Os voy a contar un cuento sobre llamas. Va a ser muy parecido a cualquier otro cuento sobre llamas que hayáis escuchado: cómo están cubiertas de finas escamas; cómo se comen a sus hijos si no son educadas correctamente; y cómo, al final de sus vidas, se arrojan de los acantilados, como lemmings, para ahogarse en el mar embravecido. Son, en su corazón, criaturas del mar, nacidas para el mar, casadas con él como los pescadores que hacen su vida allí.
Todos los cuentos sobre llamas que podáis escuchar son en realidad el mismo. Lo veis en los libros: el pobre condenado bebé llama siendo masticado por su padre alcohólico. En la televisión: la marea masiva de llamas escamosas cayendo como un gran y majestuoso rebaño sobre el mar. En el cine: llamas macarras fumando cigarros y pintando sus escamas de camuflaje selvático.
Como ya habéis visto este cuento muchas veces, como ya conocéis la naturaleza y la historia de las llamas, a veces os sorprende, por supuesto, encontraros con una llama fuera de esos espacios mediáticos. Las llamas que te encuentras por ahí no tienen escamas. Así que dudáis de lo que veis, y hacéis bromas con vuestros amigos sobre “esas escamosas llamas ” y ellos se ríen y dicen, “¡Sí, las llamas son escamosas fijo!” y olvidáis vuestra experiencia.
Lo que recordáis es la llama que visteis que tenía sarna, que parecía algo escamosa, al fin y al cabo, y aquella otra llama que se mostraba algo agresiva hacia un bebé llama, como si fuera a comérselo. Así que os olvidáis de las llamas que no encajan en la narrativa que veis en películas, en libros, en televisión – esas de las que habéis oído hablar en los cuentos- y recordáis a las que mostraban un comportamiento como aquel del que hablan los cuentos. De repente, todas las llamas que sois capaces de recordar encajan en la narrativa que veis y oís todos los días transmitida por aquellos que os rodean. Hacéis bromas sobre eso con vuestros amigos. Os sentís como si hubierais ganado algo. No estáis locos. Pensáis lo mismo que los demás.
Y llegó el día en que empezaste a escribir sobre tus propias llamas. De forma poco sorprendente, decidiste no escribir acerca de las que habías visto en persona, suaves, mullidas, no canibalescas, porque sabías que no le parecerían “realistas” a nadie. Sacaste las llamas de los cuentos. Creaste llamas caníbales con deseos suicidas, con escamas empapadas de pintura.
Es más fácil contar las mismas historias que los demás. No hay nada especialmente vergonzoso en ello.
Pero es que eso es ser perezoso, que es una de las peores cosas que puede ser un escritor de ficción especulativa.
Ah, y no es verdad.
Siendo alguien con un conocimiento más que casual de la historia (Todo Lo Que Hubo Antes que Yo), siento un interés apasionado por la verdad. La verdad es algo que existe con independencia de que lo veamos, lo creamos, o escribamos acerca de ello. La verdad, simplemente, es. Podemos ponerle otro nombre o fingir que no sucedió, pero sus repercusiones conviven con nosotros, elijamos o no acordarnos de ella y reconocerla.

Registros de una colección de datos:
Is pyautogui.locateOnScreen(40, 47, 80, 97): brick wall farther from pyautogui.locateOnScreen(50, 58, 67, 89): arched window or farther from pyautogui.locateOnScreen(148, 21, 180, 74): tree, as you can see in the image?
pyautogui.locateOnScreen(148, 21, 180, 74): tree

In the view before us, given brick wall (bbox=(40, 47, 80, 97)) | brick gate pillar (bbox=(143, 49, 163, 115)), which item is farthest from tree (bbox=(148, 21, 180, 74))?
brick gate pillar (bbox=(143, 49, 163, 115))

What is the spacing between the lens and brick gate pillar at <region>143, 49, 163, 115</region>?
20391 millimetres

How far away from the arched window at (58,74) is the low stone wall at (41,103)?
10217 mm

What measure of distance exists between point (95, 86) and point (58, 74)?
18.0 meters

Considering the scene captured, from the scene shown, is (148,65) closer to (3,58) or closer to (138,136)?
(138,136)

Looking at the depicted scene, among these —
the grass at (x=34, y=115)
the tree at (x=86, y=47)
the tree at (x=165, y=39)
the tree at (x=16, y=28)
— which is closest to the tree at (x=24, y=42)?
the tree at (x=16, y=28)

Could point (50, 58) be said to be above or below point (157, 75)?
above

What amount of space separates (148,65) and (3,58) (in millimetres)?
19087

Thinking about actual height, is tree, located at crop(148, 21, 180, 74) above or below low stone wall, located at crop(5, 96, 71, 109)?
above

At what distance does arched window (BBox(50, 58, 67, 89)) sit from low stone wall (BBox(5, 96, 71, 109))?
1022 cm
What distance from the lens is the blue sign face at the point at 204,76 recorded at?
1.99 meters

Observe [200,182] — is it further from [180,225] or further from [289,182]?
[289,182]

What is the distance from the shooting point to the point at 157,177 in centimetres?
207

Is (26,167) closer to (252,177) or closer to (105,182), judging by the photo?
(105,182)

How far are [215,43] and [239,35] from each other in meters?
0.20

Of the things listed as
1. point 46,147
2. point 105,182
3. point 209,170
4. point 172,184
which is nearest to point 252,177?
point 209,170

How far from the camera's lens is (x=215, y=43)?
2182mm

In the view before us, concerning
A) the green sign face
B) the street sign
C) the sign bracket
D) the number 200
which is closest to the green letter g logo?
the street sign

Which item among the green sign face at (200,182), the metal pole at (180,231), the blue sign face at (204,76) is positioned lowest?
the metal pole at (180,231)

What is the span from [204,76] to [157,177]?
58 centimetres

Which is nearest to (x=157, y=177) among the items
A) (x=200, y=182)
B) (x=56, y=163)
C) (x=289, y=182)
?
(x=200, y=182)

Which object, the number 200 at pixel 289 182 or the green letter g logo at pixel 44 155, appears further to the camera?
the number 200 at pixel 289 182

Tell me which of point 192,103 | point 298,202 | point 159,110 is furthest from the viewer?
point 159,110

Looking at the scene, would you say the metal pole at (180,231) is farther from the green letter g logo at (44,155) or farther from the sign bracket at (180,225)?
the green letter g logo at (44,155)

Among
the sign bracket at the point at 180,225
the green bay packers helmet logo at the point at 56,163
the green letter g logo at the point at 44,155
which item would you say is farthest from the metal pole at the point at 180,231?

TAREA ASIGNADA - Copia sin cambios la parte del texto sobre las llamas que comienza en las palabras "Pero es que" y termina después de "ella y reconocerla.". Los registros son un material independiente del texto.

RESULTADO DEL EJERCICIO -
Pero es que eso es ser perezoso, que es una de las peores cosas que puede ser un escritor de ficción especulativa.
Ah, y no es verdad.
Siendo alguien con un conocimiento más que casual de la historia (Todo Lo Que Hubo Antes que Yo), siento un interés apasionado por la verdad. La verdad es algo que existe con independencia de que lo veamos, lo creamos, o escribamos acerca de ello. La verdad, simplemente, es. Podemos ponerle otro nombre o fingir que no sucedió, pero sus repercusiones conviven con nosotros, elijamos o no acordarnos de ella y reconocerla.